Hugues Aubin : C’est simple. La ville de Rennes a fait des projets dans Second Life, qui n’étaient pas menés par l’avatar Hugobiwan Zolnir, mais par l’avatar officiel de la ville, un certain Clap Clip, qui a été exploité par différents acteurs du projet puisque c’est un avatar fonctionnel avec des droits particuliers. C’était une manière astucieuse d’incarner le projet et ses acteurs. Ce qui est intéressant là dedans, c’est l’utilisation d’un compte (et non d’une identité numérique) incarné par un personnage, derrière lequel il y a des personnes différentes. Cela nous a d’ailleurs posé des problèmes, à tel point que Clap Clip était obligé d’indiquer à ses interlocuteurs à qui ils parlaient pour éviter de briser leur confiance. En ce qui me concerne, c’est extrêmement simple : Hugobiwan Zolnir c’est mon vrai moi. Il représente ce que j’aime, ce que je n’aime pas, les projets que j’ai envie de faire, les choses qui me passionnent. Aujourd’hui, l’avatar est une espèce de souris évoluée : au lieu de cliquer sur des choses, on peut échanger avec des gens dans une relation donnant-donnant. Pour arriver à réaliser quoi que ce soit avec les gens, il faut donner de soi, qu’on soit sur Facebook, Twitter, Opensim, la version open source de Second Life. Les utilisateurs aspirent à se sentir aussi libres dans le monde numérique que dans la vie. Dans les environnements massivement multi-utilisateurs, les personnes s’investissent beaucoup sur le plan affectif ; elles ne se cachent pas du tout comme on aurait pu s’y attendre, ce qui créé des dynamiques de projet impressionnantes. Un internaute qui a un avatar chat dans un monde 3D comme Blue Mars, Wonderland, Second Life et qui habille cet animal d’une certaine manière, affiche ses goûts de manière plus évidente qu’en portant un petit bijou, par exemple. À travers la modélisation visuelle (un peu le même principe qu’avec les vêtements) de leurs avatars, les utilisateurs, bien loin de se cacher, se montrent et s’exposent beaucoup plus à la critique, parce qu’ils dévoilent leur intériorité. […] C’est comme s’ils arboraient sur la poitrine un haïku qu’ils auraient rédigé eux-mêmes.

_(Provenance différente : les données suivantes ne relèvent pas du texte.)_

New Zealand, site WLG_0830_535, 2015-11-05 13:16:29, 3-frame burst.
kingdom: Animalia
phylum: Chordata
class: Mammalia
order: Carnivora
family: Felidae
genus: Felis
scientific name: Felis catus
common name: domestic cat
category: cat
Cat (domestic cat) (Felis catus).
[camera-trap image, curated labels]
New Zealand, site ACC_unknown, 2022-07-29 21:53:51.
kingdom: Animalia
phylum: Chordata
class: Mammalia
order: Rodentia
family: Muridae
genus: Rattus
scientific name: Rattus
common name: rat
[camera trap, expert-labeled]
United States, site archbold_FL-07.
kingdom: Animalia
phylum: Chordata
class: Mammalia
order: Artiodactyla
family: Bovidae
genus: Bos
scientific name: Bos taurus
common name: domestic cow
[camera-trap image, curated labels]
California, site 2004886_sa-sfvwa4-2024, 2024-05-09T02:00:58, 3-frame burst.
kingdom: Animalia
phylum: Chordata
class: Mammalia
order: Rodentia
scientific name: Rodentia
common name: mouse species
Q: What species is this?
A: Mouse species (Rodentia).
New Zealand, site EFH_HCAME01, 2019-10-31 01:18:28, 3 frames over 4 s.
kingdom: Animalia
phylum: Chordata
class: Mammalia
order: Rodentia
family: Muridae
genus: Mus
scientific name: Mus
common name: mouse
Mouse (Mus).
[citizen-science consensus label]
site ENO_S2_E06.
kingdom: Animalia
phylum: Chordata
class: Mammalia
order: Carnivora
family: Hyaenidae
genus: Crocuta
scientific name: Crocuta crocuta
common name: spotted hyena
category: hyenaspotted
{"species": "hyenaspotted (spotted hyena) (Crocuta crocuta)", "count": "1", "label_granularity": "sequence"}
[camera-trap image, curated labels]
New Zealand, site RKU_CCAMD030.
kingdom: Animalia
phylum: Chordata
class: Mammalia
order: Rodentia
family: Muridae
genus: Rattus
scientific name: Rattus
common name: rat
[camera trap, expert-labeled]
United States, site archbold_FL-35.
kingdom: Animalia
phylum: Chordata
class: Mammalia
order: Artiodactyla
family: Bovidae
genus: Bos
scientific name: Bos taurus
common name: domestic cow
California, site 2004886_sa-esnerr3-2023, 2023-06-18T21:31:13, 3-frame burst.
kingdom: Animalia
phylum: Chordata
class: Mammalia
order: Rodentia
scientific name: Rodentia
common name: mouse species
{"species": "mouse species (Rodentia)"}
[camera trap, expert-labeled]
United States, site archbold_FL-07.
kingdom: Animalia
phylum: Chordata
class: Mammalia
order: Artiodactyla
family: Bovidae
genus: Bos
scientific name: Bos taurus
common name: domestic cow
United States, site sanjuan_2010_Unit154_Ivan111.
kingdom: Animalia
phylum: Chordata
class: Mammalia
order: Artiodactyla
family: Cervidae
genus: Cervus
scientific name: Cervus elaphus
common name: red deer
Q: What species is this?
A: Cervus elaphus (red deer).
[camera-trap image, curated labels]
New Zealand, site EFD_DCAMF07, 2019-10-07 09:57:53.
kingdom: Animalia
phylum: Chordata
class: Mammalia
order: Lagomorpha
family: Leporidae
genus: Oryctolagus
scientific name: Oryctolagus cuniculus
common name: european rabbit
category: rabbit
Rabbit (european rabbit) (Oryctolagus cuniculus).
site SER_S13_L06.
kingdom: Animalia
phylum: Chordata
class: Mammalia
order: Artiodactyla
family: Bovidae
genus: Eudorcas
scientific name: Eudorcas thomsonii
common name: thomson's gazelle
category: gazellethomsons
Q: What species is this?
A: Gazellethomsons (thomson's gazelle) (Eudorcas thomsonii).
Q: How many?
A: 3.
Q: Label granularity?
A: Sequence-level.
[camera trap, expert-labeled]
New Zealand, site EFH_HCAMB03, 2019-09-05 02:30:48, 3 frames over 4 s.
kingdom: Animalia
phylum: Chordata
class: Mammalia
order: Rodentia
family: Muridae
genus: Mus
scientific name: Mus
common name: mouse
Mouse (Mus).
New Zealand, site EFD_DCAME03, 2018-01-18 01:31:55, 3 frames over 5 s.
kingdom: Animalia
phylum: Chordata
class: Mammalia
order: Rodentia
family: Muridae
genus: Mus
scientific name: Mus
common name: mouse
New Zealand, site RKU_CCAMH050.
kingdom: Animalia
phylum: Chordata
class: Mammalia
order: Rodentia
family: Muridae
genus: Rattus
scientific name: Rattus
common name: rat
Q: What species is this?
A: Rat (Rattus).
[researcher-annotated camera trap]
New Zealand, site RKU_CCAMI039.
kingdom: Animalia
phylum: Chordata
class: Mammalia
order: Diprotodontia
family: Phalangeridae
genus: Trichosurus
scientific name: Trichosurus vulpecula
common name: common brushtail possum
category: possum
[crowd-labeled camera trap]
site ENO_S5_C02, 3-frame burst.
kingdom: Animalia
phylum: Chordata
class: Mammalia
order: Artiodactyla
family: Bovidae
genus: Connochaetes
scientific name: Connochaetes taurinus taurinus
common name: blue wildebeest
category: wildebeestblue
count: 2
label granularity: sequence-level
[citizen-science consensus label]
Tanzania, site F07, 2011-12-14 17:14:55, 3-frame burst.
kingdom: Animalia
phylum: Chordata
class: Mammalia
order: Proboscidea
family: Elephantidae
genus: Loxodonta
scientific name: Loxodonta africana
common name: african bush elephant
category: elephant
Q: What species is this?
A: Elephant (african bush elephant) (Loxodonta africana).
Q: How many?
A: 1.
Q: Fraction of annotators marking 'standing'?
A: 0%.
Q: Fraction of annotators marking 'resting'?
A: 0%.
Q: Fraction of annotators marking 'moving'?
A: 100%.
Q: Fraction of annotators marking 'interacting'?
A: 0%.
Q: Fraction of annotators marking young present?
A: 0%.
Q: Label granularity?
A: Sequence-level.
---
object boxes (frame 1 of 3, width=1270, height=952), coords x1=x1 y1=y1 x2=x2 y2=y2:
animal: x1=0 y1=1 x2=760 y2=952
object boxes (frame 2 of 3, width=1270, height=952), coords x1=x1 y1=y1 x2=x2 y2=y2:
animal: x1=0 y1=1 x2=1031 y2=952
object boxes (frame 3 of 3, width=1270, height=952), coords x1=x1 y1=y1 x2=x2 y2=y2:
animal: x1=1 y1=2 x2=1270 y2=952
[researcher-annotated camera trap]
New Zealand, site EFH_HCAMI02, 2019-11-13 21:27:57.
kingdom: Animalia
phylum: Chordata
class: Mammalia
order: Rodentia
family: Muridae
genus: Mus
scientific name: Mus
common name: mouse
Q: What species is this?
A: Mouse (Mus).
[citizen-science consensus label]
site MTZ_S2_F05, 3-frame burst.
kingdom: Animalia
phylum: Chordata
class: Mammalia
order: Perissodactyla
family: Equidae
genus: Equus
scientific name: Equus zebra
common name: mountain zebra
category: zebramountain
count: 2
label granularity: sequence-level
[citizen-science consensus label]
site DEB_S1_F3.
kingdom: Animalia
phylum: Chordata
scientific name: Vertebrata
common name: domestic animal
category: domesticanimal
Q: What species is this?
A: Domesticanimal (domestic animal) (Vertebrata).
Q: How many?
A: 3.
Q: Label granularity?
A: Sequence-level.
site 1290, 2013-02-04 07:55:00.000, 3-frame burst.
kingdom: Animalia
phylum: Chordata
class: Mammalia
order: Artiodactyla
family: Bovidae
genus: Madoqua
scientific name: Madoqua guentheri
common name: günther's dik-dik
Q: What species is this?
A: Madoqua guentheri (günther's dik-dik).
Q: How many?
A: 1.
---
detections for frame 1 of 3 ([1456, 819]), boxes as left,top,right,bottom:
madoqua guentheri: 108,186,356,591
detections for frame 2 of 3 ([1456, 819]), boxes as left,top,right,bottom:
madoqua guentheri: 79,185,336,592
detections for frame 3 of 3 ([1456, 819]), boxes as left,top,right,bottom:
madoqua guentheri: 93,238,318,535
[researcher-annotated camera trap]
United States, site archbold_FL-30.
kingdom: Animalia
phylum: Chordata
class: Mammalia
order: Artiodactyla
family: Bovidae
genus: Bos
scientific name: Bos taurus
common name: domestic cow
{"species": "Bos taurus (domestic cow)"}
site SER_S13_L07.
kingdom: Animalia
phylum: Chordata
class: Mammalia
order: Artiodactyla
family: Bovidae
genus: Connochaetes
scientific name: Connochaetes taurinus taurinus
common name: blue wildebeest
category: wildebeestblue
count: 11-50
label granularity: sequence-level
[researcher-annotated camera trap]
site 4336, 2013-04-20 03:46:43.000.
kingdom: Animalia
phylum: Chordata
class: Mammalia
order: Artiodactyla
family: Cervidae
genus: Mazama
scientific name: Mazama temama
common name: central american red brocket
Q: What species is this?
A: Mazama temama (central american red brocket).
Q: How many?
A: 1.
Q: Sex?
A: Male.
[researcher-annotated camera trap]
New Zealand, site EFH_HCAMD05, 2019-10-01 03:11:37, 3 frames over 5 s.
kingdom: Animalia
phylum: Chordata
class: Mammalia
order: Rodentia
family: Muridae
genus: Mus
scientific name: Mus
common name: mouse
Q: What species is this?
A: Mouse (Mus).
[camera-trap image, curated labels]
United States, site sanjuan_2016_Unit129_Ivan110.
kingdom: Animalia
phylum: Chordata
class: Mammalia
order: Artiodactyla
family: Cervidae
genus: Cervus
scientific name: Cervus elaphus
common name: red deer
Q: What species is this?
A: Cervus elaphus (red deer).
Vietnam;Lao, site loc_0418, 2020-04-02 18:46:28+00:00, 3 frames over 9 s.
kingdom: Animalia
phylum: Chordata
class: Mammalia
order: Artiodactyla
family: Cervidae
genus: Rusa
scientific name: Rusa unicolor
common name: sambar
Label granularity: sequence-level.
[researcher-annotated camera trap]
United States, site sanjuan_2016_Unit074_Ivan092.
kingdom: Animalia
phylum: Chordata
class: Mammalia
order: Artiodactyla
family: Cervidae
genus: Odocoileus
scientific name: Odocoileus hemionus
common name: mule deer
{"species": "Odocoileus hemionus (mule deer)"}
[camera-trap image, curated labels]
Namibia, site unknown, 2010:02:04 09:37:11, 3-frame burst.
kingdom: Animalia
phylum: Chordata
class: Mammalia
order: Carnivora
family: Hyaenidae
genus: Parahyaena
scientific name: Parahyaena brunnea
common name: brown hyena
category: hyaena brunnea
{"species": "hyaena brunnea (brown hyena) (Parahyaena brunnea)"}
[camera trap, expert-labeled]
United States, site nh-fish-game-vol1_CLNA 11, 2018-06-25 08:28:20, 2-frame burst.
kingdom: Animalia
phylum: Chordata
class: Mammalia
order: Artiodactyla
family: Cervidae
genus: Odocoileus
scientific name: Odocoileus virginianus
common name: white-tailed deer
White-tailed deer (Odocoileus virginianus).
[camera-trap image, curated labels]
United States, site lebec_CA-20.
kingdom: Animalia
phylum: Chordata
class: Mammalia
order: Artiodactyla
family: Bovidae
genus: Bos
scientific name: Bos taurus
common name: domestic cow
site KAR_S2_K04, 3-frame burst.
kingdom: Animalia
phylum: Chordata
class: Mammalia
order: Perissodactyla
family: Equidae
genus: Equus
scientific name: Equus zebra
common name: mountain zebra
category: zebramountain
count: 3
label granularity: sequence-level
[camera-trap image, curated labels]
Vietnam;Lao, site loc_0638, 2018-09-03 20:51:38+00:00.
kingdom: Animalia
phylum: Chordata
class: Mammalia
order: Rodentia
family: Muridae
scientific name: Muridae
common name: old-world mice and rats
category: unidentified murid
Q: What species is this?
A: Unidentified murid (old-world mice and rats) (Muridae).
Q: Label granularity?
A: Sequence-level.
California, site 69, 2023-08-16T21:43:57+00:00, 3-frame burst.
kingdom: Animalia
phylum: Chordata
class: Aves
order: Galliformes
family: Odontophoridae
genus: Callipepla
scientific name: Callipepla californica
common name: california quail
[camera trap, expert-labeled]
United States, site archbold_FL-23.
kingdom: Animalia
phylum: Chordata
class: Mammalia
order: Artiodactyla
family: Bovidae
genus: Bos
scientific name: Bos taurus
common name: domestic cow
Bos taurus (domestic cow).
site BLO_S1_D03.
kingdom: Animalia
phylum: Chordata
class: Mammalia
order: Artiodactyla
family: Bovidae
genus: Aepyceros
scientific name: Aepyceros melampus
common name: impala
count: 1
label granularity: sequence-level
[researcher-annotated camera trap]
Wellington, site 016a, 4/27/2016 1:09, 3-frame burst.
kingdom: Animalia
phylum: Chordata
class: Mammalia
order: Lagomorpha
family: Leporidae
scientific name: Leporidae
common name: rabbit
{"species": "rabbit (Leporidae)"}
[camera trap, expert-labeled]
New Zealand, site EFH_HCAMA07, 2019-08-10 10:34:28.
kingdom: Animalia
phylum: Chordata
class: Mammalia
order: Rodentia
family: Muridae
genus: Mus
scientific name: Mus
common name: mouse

Grégoire Cliquet : Ce qui veut dire que plus on est visible, plus on se montre ?
Hugues Aubin : Pas forcément. Mais, en revanche ce qui exprime l’identité, c’est la manière dont on s’expose dans ces environnements 3D massivement multi-utilisateurs, dans lesquels les contenus sont vraiment créés par les usagers (250 000 objets sont créés par les internautes chaque jour dans ces environnements !)
Grégoire Cliquet : Parlons maintenant de la confrontation au réel. Est-ce que quand vous avez rencontré dans le réel des personnages que vous connaissiez sur Second Life, vous avez constaté une différence ? Vous disiez tout à l’heure qu’une personne qui revêt une tenue avec des poèmes de Baudelaire, est très certainement amatrice de ce poète. Est-ce que vous avez ensuite constaté la même tendance dans la vraie vie ? Quelle différence notez-vous entre la première approche « numérique » et ensuite une relation dans le monde physique ? Est-ce que vous sentez effectivement une plus grande proximité, ou du moins une meilleure connaissance de l’individu rencontré au préalable sur Second Life plutôt que sur d’autres plateformes ?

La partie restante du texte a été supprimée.